A-t-il écrit ses fables?

A.B. Non… ou plutôt, très difficile à dire ! « Ses » fables, c’est-à-dire celles qu’on publie sous non nom depuis au moins cinq siècles, assurément non. Des fables, peut-être… En admettant qu’un fabuliste nommé Ésope ait bien existé, ce qui paraît probable, il reste très difficile, sinon même impossible, de savoir :

- d’une part s’il a effectivement écrit des fables ou si ses talents de fabuliste se déployaient uniquement à l’oral ;

- d’autre part, quels sont, parmi les textes qui nous sont parvenus sous son nom et qui, étant donné leur lexique et leur syntaxe, ne peuvent en l’état qu’avoir été rédigés par des mains anonymes à des époques tardives et diverses (entre le Ier et le XIVe siècle de notre ère !), ceux dont la matière pourrait éventuellement remonter à l’époque archaïque et être sortie de la plume (enfin du stylet) ou de l’imagination d’Ésope…

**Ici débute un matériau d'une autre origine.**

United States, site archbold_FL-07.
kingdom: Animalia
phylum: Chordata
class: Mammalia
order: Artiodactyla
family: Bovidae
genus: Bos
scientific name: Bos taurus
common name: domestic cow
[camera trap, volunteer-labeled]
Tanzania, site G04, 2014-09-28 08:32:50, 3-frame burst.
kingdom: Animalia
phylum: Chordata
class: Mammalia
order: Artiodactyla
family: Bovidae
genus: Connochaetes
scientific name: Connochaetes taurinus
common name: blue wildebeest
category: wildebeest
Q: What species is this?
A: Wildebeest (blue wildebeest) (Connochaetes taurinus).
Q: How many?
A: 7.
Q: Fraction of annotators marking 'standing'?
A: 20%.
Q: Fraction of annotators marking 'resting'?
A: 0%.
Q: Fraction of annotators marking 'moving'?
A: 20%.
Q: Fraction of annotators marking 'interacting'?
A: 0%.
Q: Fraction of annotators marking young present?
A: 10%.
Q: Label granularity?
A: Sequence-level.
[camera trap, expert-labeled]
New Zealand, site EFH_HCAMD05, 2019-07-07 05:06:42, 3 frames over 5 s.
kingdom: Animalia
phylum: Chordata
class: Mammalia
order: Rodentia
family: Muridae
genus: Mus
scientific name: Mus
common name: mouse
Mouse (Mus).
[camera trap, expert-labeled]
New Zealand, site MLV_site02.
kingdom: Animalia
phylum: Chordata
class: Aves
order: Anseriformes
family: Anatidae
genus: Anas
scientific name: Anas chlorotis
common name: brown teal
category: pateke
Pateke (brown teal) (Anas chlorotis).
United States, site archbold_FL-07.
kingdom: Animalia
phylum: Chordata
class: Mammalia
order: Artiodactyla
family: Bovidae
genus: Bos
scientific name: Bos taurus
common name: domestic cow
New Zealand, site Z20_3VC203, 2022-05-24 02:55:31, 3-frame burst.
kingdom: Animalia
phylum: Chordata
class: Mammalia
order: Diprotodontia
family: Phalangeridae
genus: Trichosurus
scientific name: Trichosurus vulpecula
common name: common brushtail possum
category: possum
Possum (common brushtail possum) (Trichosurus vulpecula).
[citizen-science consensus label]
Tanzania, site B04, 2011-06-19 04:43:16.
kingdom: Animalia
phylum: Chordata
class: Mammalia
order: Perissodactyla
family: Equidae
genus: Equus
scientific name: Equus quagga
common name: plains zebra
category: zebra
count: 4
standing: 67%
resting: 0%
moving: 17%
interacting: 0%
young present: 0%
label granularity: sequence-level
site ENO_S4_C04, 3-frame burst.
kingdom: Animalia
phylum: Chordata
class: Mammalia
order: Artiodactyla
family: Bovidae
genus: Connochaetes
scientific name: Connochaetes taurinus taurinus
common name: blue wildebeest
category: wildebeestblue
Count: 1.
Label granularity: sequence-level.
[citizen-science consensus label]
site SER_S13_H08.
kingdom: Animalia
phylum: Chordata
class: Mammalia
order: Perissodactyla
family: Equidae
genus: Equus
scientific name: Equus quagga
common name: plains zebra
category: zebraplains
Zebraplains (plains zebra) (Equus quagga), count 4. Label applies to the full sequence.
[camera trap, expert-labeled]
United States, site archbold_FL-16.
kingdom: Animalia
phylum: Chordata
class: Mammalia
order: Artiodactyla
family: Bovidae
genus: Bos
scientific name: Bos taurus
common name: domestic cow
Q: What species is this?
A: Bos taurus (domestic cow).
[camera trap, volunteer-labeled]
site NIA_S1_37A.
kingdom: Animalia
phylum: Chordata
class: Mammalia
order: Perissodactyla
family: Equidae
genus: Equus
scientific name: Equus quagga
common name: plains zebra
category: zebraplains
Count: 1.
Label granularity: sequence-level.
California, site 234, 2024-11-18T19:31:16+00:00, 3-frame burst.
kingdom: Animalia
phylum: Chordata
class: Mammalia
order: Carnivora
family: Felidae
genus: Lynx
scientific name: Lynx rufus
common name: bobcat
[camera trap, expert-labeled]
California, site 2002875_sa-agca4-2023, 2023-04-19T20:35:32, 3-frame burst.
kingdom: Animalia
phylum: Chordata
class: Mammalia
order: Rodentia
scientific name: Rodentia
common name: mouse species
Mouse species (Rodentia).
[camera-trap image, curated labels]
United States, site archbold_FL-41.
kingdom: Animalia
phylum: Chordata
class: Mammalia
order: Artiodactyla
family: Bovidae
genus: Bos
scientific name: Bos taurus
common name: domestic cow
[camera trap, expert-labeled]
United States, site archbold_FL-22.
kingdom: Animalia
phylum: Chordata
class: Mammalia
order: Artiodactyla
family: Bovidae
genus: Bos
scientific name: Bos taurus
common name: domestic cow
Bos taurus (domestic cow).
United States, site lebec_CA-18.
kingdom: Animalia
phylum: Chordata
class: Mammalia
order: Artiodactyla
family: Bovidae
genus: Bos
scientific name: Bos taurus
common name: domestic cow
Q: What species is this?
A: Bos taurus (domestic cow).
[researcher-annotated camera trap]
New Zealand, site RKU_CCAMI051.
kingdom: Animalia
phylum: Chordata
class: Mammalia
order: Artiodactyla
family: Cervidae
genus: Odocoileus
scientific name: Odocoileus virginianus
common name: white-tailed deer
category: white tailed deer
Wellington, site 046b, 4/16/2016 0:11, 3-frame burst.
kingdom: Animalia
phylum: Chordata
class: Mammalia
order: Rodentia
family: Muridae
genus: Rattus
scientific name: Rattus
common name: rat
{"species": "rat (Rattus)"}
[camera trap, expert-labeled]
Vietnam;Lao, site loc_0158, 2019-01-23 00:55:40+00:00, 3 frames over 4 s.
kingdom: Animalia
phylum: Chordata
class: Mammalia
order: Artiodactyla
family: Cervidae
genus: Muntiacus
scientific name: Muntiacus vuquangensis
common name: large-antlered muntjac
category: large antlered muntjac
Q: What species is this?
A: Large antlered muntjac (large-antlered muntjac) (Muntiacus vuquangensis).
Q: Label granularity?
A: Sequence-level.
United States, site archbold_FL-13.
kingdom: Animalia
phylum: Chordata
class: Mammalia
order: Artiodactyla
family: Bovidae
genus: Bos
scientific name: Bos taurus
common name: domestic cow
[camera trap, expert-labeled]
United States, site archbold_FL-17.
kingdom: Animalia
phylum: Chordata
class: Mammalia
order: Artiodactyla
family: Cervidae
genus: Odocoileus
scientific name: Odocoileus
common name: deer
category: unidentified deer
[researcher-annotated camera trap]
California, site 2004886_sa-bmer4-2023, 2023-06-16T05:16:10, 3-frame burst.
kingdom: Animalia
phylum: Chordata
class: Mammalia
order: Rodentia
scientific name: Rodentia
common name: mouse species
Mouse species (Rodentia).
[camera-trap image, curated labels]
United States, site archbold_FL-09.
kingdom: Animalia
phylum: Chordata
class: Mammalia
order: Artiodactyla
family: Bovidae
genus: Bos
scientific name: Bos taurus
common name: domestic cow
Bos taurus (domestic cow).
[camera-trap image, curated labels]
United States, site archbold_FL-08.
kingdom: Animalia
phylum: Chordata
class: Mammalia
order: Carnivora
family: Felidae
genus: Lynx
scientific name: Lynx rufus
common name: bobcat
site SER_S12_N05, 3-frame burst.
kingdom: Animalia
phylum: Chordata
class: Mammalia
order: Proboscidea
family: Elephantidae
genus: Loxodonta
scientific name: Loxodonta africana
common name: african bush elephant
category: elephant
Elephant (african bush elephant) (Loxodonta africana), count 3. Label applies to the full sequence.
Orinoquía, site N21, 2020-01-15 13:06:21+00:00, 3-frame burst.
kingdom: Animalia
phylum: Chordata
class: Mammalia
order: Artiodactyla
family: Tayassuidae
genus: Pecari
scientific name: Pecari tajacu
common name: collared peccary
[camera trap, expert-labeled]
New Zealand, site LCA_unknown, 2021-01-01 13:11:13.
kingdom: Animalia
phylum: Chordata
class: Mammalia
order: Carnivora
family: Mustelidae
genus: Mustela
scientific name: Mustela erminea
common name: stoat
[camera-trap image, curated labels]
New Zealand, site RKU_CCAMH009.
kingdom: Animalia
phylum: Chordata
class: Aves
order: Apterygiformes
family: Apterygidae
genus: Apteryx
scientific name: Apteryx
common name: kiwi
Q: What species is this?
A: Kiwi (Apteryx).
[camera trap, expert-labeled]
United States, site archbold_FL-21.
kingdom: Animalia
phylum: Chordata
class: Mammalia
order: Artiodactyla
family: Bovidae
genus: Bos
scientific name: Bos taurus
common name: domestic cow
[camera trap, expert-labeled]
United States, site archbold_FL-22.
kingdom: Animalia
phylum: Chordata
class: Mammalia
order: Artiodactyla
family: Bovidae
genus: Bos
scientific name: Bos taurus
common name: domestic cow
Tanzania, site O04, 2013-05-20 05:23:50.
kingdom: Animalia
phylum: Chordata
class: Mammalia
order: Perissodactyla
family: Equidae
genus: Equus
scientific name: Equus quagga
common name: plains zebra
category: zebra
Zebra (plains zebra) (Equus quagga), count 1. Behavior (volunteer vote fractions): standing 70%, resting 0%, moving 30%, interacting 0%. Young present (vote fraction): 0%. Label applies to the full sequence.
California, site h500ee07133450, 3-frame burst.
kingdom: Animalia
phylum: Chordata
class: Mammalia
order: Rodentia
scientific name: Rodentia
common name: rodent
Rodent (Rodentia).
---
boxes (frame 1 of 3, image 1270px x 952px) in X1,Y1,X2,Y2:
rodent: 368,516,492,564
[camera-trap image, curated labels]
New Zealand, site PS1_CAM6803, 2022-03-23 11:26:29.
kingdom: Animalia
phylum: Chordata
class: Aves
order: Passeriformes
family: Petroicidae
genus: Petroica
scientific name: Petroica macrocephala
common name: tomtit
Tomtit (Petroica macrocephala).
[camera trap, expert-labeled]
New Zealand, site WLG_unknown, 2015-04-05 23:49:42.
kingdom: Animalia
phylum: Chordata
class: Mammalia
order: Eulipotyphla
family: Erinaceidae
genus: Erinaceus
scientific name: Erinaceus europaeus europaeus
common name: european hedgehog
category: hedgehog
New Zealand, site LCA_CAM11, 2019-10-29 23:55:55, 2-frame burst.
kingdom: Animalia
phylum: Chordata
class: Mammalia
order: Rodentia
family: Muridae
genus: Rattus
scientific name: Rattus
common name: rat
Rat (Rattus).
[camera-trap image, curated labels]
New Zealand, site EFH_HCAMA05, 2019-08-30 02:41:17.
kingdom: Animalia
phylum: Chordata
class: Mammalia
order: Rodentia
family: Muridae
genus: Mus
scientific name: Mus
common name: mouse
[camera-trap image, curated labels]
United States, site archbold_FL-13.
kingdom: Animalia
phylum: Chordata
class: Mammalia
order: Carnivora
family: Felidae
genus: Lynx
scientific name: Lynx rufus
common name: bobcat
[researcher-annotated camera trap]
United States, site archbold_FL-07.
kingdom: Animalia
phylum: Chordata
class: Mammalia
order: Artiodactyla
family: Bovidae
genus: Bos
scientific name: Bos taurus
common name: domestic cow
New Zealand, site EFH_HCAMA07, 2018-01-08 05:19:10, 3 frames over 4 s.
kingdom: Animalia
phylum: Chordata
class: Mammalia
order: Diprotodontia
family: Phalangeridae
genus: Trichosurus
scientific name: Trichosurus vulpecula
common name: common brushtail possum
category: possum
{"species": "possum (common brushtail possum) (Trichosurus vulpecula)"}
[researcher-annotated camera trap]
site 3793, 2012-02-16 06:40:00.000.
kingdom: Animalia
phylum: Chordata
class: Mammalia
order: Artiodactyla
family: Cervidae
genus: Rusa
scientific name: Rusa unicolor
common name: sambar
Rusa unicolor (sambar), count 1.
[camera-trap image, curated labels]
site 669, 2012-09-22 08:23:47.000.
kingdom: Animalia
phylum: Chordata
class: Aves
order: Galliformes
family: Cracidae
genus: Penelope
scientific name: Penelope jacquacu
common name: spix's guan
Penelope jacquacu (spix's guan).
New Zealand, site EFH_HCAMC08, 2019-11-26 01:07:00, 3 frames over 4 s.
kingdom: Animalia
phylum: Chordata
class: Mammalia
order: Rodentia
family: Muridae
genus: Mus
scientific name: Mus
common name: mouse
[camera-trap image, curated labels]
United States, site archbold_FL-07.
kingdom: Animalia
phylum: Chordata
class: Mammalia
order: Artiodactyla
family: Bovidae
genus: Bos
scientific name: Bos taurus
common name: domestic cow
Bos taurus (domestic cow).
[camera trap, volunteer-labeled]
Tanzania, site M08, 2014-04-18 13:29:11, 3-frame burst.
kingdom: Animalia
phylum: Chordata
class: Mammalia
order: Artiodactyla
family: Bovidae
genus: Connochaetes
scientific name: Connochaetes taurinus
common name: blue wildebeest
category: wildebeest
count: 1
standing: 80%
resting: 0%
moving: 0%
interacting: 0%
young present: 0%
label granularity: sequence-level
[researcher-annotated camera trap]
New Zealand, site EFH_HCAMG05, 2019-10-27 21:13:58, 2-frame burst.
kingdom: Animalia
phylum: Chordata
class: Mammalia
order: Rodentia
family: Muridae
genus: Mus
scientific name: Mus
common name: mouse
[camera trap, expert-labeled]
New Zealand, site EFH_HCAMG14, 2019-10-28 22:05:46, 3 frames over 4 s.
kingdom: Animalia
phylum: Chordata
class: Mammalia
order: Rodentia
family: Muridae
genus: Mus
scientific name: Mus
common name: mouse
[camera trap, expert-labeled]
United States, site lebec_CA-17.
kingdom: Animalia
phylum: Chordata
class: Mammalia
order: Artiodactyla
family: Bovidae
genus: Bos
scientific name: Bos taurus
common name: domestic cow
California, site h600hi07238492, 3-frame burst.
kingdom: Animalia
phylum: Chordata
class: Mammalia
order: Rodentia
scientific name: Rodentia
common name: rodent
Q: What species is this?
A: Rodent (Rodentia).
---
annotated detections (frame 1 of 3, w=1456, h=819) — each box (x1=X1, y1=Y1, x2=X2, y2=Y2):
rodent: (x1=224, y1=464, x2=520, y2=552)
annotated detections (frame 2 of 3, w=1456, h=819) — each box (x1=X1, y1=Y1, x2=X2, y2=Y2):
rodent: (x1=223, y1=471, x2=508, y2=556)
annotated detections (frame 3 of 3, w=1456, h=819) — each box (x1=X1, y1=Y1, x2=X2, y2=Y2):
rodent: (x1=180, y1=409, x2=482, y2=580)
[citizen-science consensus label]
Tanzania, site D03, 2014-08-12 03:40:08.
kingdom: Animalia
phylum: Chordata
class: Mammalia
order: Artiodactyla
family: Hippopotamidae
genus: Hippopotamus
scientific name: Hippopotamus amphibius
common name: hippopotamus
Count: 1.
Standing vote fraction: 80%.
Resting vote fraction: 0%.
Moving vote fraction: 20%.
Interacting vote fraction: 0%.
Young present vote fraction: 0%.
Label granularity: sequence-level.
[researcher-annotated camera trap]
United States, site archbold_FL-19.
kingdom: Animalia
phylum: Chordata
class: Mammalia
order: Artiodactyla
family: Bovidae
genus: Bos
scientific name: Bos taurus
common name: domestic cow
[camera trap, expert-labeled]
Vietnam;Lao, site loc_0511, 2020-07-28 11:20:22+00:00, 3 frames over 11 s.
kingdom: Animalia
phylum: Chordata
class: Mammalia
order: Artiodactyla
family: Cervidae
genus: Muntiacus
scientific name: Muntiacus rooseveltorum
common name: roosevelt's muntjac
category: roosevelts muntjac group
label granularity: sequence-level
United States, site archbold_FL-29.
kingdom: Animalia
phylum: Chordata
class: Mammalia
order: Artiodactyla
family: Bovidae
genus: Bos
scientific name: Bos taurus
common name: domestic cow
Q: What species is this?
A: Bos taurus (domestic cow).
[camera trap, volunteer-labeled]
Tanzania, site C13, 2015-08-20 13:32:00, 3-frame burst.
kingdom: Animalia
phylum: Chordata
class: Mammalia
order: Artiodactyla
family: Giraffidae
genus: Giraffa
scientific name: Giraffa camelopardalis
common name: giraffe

J.B. Et la question se complique du fait que, contrairement à ce qu’écrit La Fontaine (ou à ce qu’on pourrait penser en lisant ce qu’il écrit !), Ésope ne fut pas à proprement parler le « père » des fables. Plusieurs des fables traditionnellement attribuées à Ésope et publiées sous son nom se retrouvent en réalité à l’identique dans les textes d’auteurs antérieurs, comme Hésiode (VIIIe s. av. J.-C.) ou Archiloque (VIIe siècle avant J.-C.), lorsque leurs origines ne se perdent pas encore plus loin dans le temps !

A.B. : Oui, les Anciens étaient d’ailleurs très au fait de cette attribution au moins partiellement spécieuse ou du moins conventionnelle du genre de la fable à Ésope. Nous citons dans la préface de l’édition un bref extrait d’un manuel scolaire publié au Ier siècle de notre ère, qui précise à propos des fables :

On les [i. e. les fables] appelle ésopiques, libyennes ou sybaritiques, phrygiennes, ciliciennes, cariennes, égyptiennes et chypriennes. La seule chose qui les différencie est l’indication initiale du genre propre à chacune : « Ésope a dit », « un homme de Libye a dit », « un Sybarite », « Une femme de Chypre » et de même pour les autres. En l’absence de toute addition qui indique le genre, nous appellerons la fable en un sens plus général « ésopique ». [...] Si on les appelle d’une façon générale « ésopiques », ce n’est pas qu’Ésope ait été l’inventeur des fables (il apparaît qu’Homère, Hésiode, Archiloque et d’autres auteurs plus anciens que lui les connaissaient) ; mais parce qu’Ésope en a fait un emploi plus large et plus habile

C’est dire que l’attribution à Ésope semblait dès l’antiquité fonctionner comme un simple marqueur générique, selon un procédé qui n’est pas sans rappeler celui que nous employons encore à propos de certaines histoires drôles, comme les « histoires belges », les « blagues marseillaises » et autres « histoires de fous » dans lesquelles il suffit souvent de changer l’identité du protagoniste pour faire basculer la plaisanterie d’une catégorie dans l’autre…et qui ne sont pas plus belges que marseillaises !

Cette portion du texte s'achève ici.